De meeste hogescholen kennen studenten cijfers toe op basis van hun prestaties in elke klas. Elk semester worden deze cijfers omgezet in een numerieke vorm, ook bekend als je grade-point average, om te berekenen hoe goed je het deed in al je klassen samen. Je hebt misschien een studiebeurs die vereist dat je een bepaalde GPA behoudt of probeert te voorkomen dat je elk semester onder een bepaalde GPA komt, zodat je geen academische proeftijd hebt.

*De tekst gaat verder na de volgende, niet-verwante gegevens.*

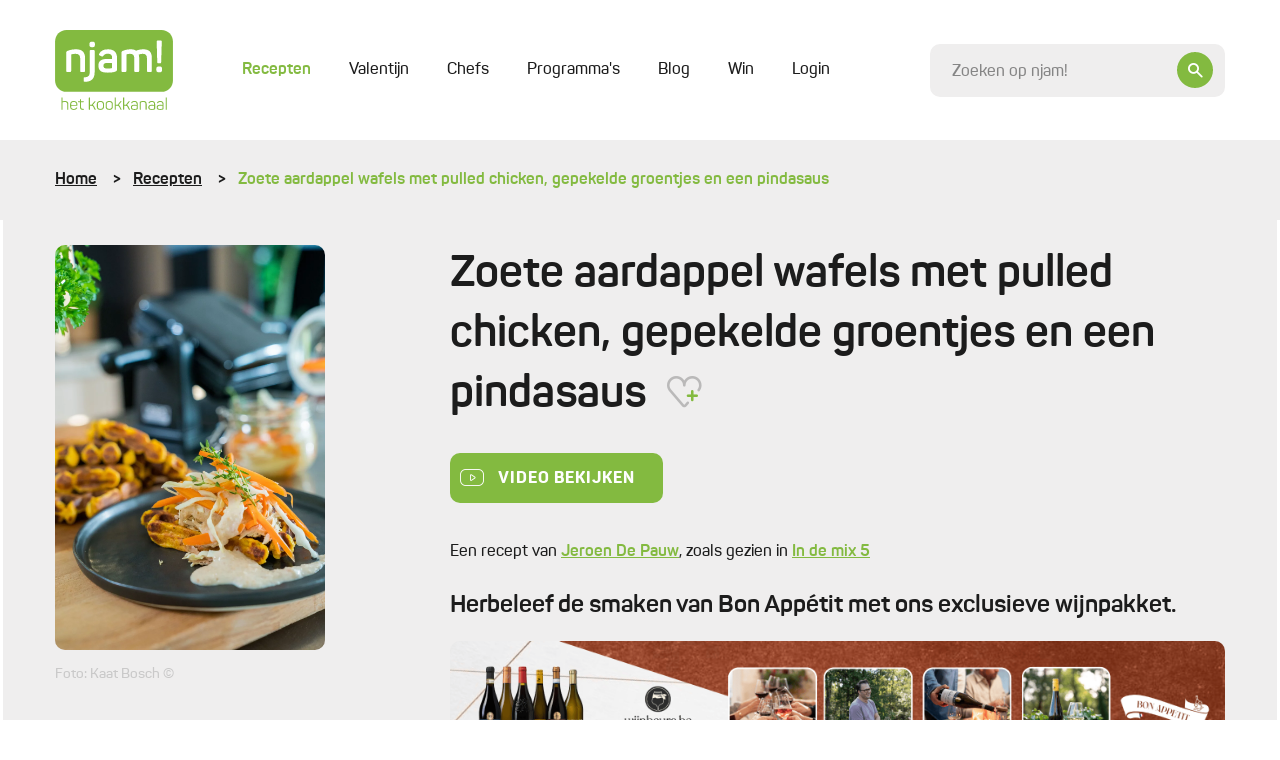

--- FILE ---
content_type: text/css;charset=UTF-8
request_url: https://njam.tv/asset/head/css/2Rw8z
body_size: 47
content:
/*
Niet hoger zetten dan 9, dan wordt de navigatie geblokkeerd
*/

body.christmas [data-block-type="recipe-video"] {
    z-index: 8;
}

Om je semestergemiddelde te berekenen, moet je je cijfers kennen en hoeveel credits elke klasse waard was.
Controleer uw schoolsysteem voor het berekenen van uw semestergemiddelde om te bepalen hoeveel punten elk letterniveau converteert naar. De meeste scholen geven vier punten voor een "A", drie punten voor een "B", twee punten voor een "C", één punt voor een "D" en nul punten voor een "F." Sommige scholen voegen 0,33 punten toe voor een "+" en trekken 0,33 af voor een "-" dus een "A-" zou 3,67 zijn.
Converteer elk van uw lettercijfers naar een numerieke waarde op basis van het GPA-systeem van uw school. Als u bijvoorbeeld het standaard GPA-systeem gebruikt en u een "A-", een "B +", een "C" en een "C-" had, converteert u die naar 3,67, 3,33, 2 en 1,67.
Vermenigvuldig de numerieke waarde van elke graad met het aantal studiepunten dat elke klasse waard was. In het voorbeeld, als je eerste twee klassen elk vier credits hadden en je laatste twee elk drie credits, zou je 3,67 vermenigvuldigen met 4, 3,33 met 4, 2 met 3 en 1,67 met 3 om 14,68, 13,32, 6 en 5,01 te krijgen.
Voeg de waarden uit stap 3 toe om uw totale aantal verdiende punten voor het semester te berekenen. In dit voorbeeld zou je 14.68, 13.32, 6 en 5.01 toevoegen om 39.01 te krijgen.
Deel het resultaat van stap 4 door het aantal studiepunten dat u voor het semester hebt genomen om uw gemiddelde voor het semester te berekenen. Voor dit voorbeeld zou u 39.01 delen door 14 (twee klassen met vier credits en twee klassen met drie credits) om te bepalen dat uw gemiddelde in het semester ongeveer 2,79 zou zijn.